We will track both clinical outcomes and implementation outcomes to determine the effectiveness of our LLM-enhanced CDS tool:

  • Clinical Outcomes:
    • Guideline adherence - Measure adherence to five AASLD/AGA guideline recommendations, comparing EHR-based metrics before and after the tool’s introduction.
    • Rates of Hospital Readmission: Evaluate changes in readmissions in patients with cirrhosis taking place with 90 days.
    • Mortality and Morbidity Trends: Evaluate changes in inpatient mortality rates for patients with cirrhosis.
    • Implementation Outcomes:
      • Time Savings: Track time spent in chart review and decision-making tasks.
      • Frequency of CDS Usage: Evaluate how often providers use LiVersa-CirrhosisRx interface in the context of how many potential encounters where it could be used.
      • Clinician Surveys: Gather feedback on trust in AI recommendations, ease of use, and perceived impact on practice.
      • Equity and Bias Analysis
        • Demographic Subgroup Performance: Examine whether the AI recommendations remain consistent across different patient populations with varied demographic backgrounds.

         

        Describe Your Qualifications and Commitment

        • This project is led by Dr. Jin Ge, MD, MBA.  Dr. Ge is a transplant hepatologist and a data science and AI researcher within the Division of Gastroenterology and DoC-IT.  He serves as the Director of Clinical AI for the Division of Gastroenterology.  He has experiences in developing, testing, and deploying digital technologies for liver disease care and is the principal investigator for the CirrhosisRx pragmatic randomized controlled trial and LiVersa liver-disease specific LLM.  He has worked closely with both APeX-Enabled Research and the AI Tiger Team.  If selected, he will commit at least 10% effort for 1 year towards this project to ensure its success.
        • Dr. Valy Fontil is a former faculty member at UCSF and currently serves as the Director of Research at Family Health Centers at NYU Langone Health.  He is a primary care physician, health services researcher, and digital health entrepreneur who specializes in innovations for high-risk, low-income populations.  He is the innovator of the EngageRx platform, on which CirrhosisRx is based, and has expertise in building digital health interventions in the EHR.  He will serve as an advisor to this effort.

        Comments

        Can you provide an example of how LiVersa would add value to what is already in CirrhosisRx?  Don't you already have clear recommendations for clinicians from CirrhosisRx?

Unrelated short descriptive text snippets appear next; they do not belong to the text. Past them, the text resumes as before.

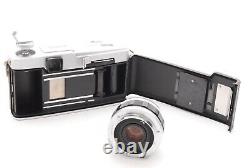 Exc+5 OLYMPUS PEN F Half Frame Camera with F. Zuiko 38mm F1.8 Lens from JAPAN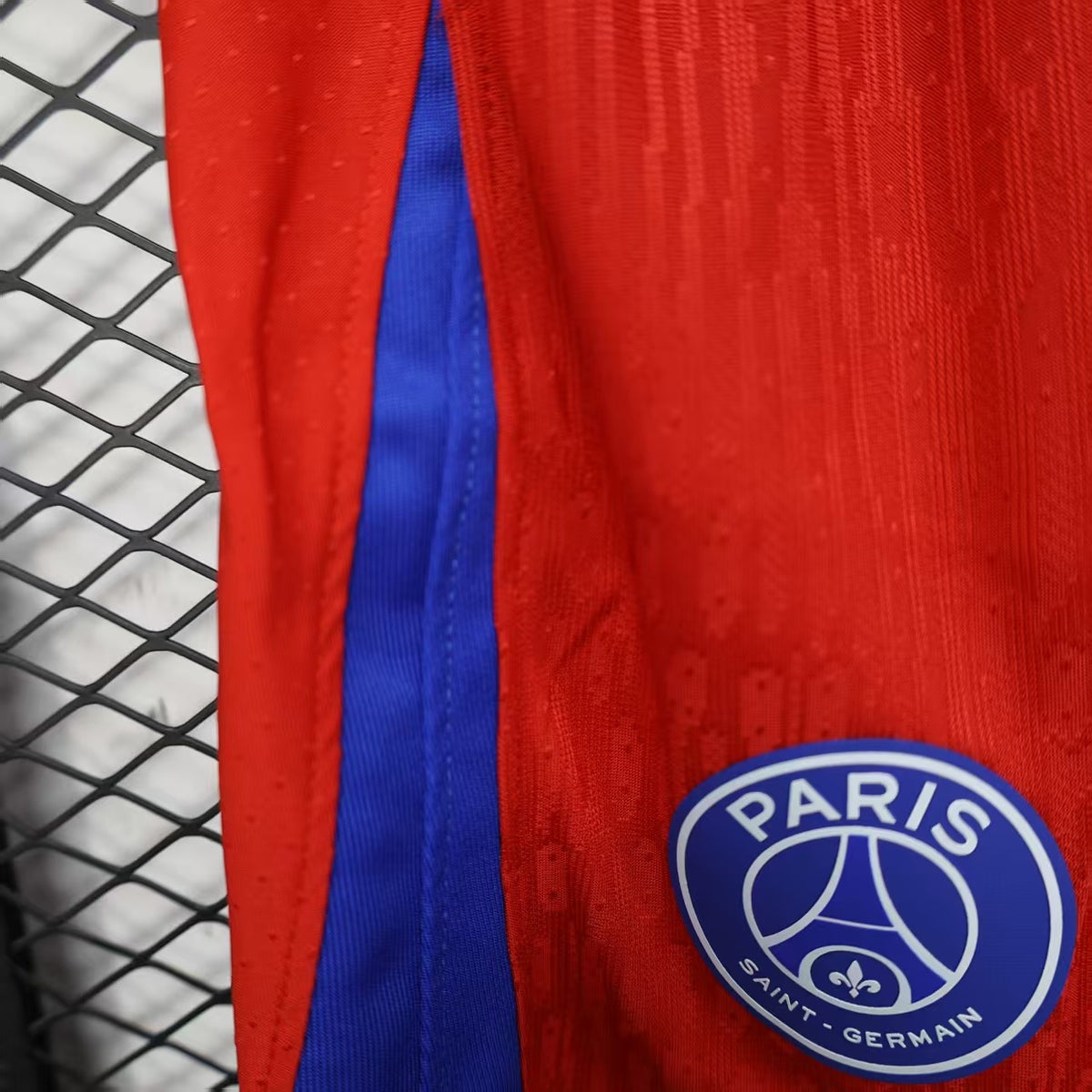 Short Oficial de Equipación – Paris Saint-Germain (Temporada 2026/27)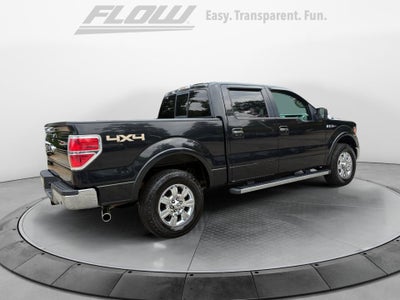 2012 Ford F-150 XL
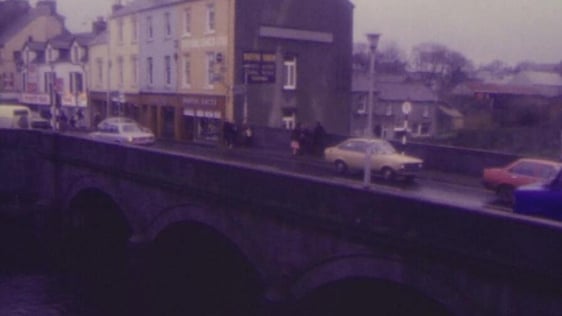 Sligo Town, 1983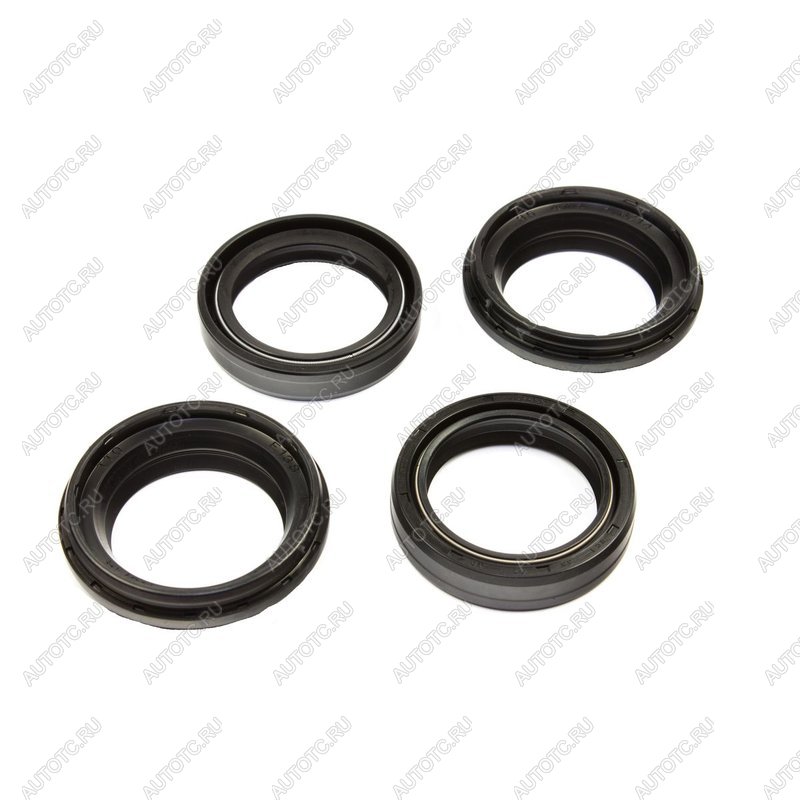 4 099 р. Комплект сальников и пыльников вилки Moose Racing KTM SX65 02-11 (56-143)  4070100  с доставкой в г. Пермь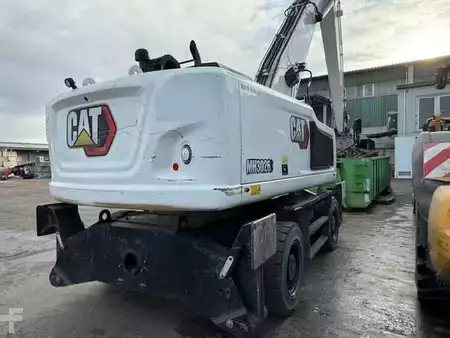 Telakaivinkoneet  2021 Caterpillar MH3024 (1)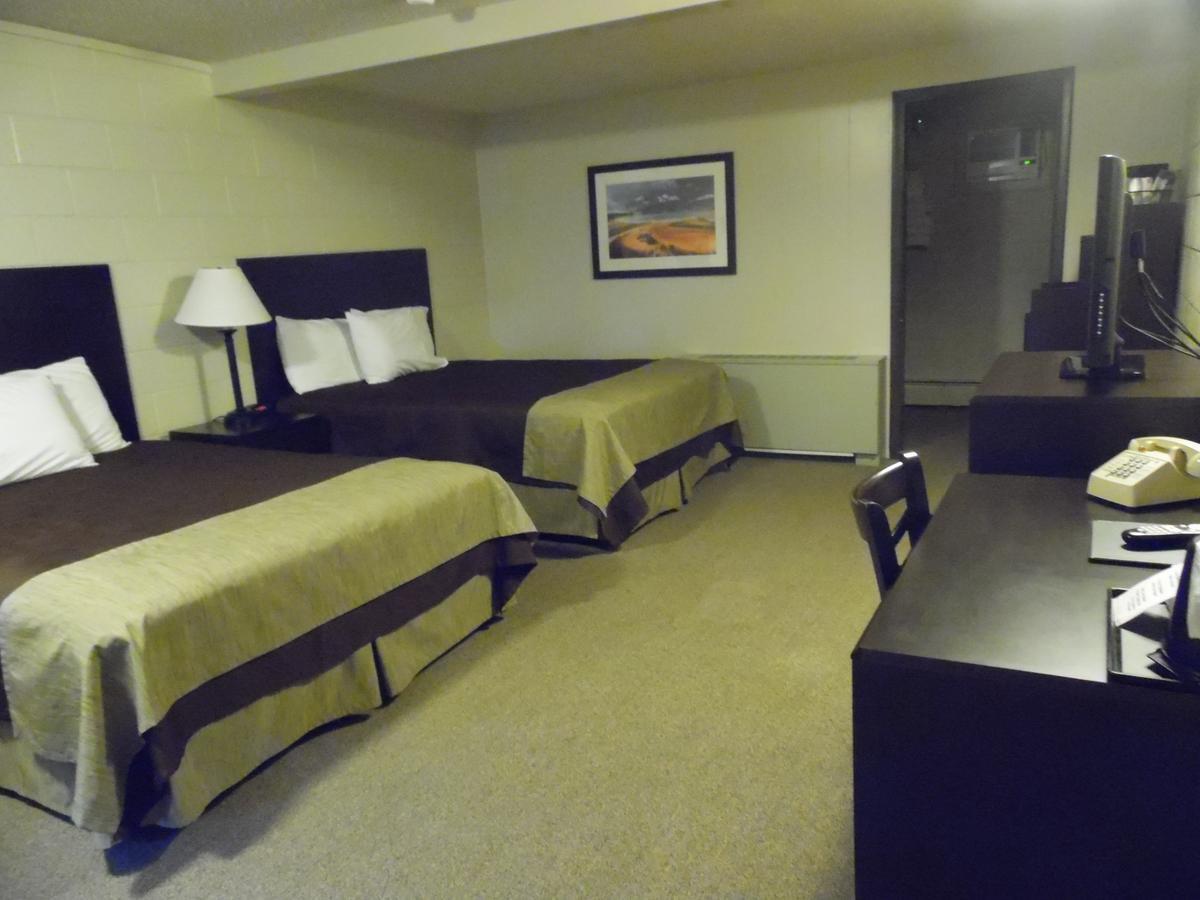 Yellowstone Motel Greybull Экстерьер фото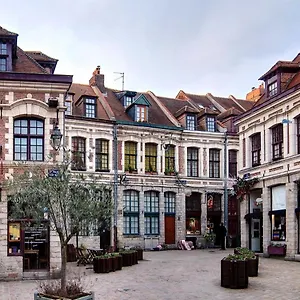 Old - Lovely Typical Apartment! Appartement Lille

        Clinicians have recommendations from CirrhosisRx, however, they only cover basic recommendations for management of typical decompensations of cirrhosis.  LiVersa integration would allow the clinician to query for more complex problems (including those not necessarily covered by CirrhosisRx), give rationale for management recommendations, and allow more personalized recommendation on the basis of piping in FHIR data from the EHR.  Moreover, it can serve as an educational tool as it allows providers to chat with the record "per se."